_Input data_
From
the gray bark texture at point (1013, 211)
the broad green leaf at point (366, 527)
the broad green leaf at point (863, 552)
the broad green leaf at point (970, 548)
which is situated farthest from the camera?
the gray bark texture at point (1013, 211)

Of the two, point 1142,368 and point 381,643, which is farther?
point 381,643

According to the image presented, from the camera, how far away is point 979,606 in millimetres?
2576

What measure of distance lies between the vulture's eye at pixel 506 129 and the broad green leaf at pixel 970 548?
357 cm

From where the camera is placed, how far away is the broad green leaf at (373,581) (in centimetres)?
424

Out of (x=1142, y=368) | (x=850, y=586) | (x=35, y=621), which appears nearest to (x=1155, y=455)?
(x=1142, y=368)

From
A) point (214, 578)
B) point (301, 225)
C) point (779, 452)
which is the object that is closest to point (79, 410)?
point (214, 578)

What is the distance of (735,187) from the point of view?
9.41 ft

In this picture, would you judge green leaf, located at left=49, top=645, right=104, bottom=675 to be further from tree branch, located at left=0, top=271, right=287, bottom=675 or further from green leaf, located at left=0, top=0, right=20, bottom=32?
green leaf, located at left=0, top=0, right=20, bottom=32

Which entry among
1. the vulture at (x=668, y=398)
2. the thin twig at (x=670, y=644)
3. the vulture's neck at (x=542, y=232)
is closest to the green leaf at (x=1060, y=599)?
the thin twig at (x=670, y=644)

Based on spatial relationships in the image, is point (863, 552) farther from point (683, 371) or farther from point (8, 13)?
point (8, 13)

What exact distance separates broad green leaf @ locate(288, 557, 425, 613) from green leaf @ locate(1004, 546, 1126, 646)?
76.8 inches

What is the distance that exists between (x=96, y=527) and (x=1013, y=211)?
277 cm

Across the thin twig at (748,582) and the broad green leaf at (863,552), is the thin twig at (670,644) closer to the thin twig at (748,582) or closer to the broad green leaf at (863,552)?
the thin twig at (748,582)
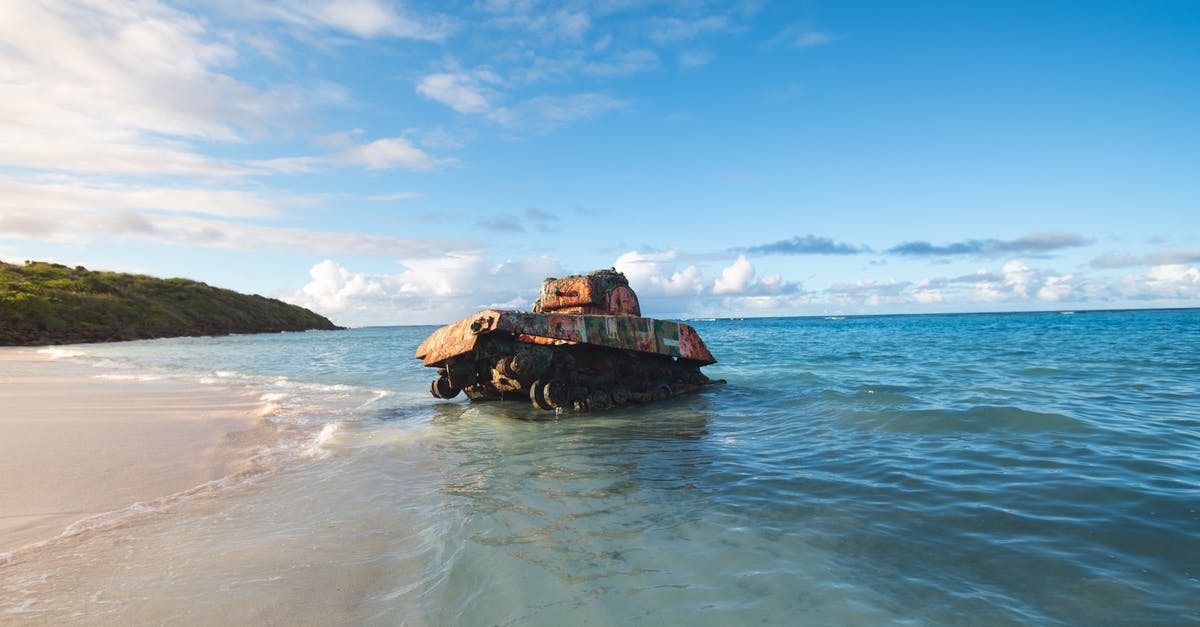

_What is expected_
Reproduce all of the records above line for line, with no changes, and omit the pictures.

_Answer in full_
From
the gray bark texture at point (1013, 211)
the broad green leaf at point (366, 527)
the broad green leaf at point (863, 552)
the broad green leaf at point (970, 548)
which is situated farthest from the camera?
the gray bark texture at point (1013, 211)

Of the two, point 1142,368 and point 381,643, which is farther?
point 381,643

According to the image presented, from the camera, how far away is point 979,606 in millimetres?
2576

What measure of distance lies between the vulture's eye at pixel 506 129 and the broad green leaf at pixel 970 548?
357 cm

From where the camera is placed, how far away is the broad green leaf at (373,581) (in centimetres)?
424

Out of (x=1142, y=368) | (x=850, y=586) | (x=35, y=621), which appears nearest to (x=1155, y=455)?
(x=1142, y=368)

From
A) point (214, 578)
B) point (301, 225)
C) point (779, 452)
which is the object that is closest to point (79, 410)?
point (214, 578)

What is the distance of (735,187) from the point of view?
9.41 ft

In this picture, would you judge green leaf, located at left=49, top=645, right=104, bottom=675 to be further from tree branch, located at left=0, top=271, right=287, bottom=675 or further from green leaf, located at left=0, top=0, right=20, bottom=32?
green leaf, located at left=0, top=0, right=20, bottom=32

Which entry among
1. the vulture at (x=668, y=398)
2. the thin twig at (x=670, y=644)
3. the vulture's neck at (x=542, y=232)
is closest to the green leaf at (x=1060, y=599)?
the thin twig at (x=670, y=644)

Based on spatial relationships in the image, is point (863, 552) farther from point (683, 371) or farther from point (8, 13)?
point (8, 13)

What exact distance separates broad green leaf @ locate(288, 557, 425, 613) from green leaf @ locate(1004, 546, 1126, 646)?
76.8 inches

What is the distance that exists between (x=96, y=527) and (x=1013, y=211)?
277 cm

Across the thin twig at (748,582) and the broad green leaf at (863,552), is the thin twig at (670,644) closer to the thin twig at (748,582) or closer to the broad green leaf at (863,552)?
the thin twig at (748,582)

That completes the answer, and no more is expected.